Standardization (When?)

Hi,

In this blog they’ve mentioned that we should use standardization only when data is normally distributed
https://towardsdatascience.com/why-not-mse-as-a-loss-function-for-logistic-regression-589816b5e03c. I think it is wrong, as standardization actually changes the data distribution to normal. And as standardization changes the data distribution (to normal) unlike normalization so we should use standardization when the data distribution isn’t important for training. Which one seems correct?

Pls help! Thanks in advance.

1 Like

Hi ,

As far as i understood , Standardization is usually performed for scaling data and as per central limit theory no matter what your data distribution is if consider sample size which is greater than 30 and repeatedly perform the experiment it will become close to normal distribution. With this we should only be worrying only when to do standardization irrespective of distribution of data .

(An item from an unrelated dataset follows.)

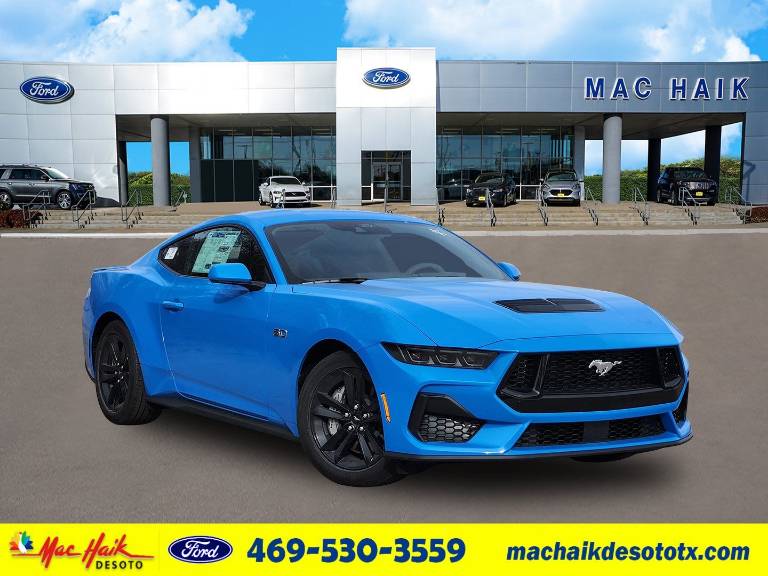 2026 Ford Mustang GT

Standardization should be done when you are dealing with math such as linear regression and logistic regression , ANN but for decision trees and Random forest we do not require standardization as they are working as many if and else conditions.

1 Like

Standardization does not change the data distribution to normal. It is just a method to reshape the range of values, so that it could be easier to find the deviation of the data points from the mean i.e. how many standard deviations is the data away from the mean.

Standardization is applied on a normally distributed data to give a standard normally distributed data. The original data followed the normal distribution with mean(mu) and standard deviation(sigma),irrespective of fact that standardization is used later or not.

Hence, there should not be any perceived notion like data distribution is not important then standardization should be applied etc.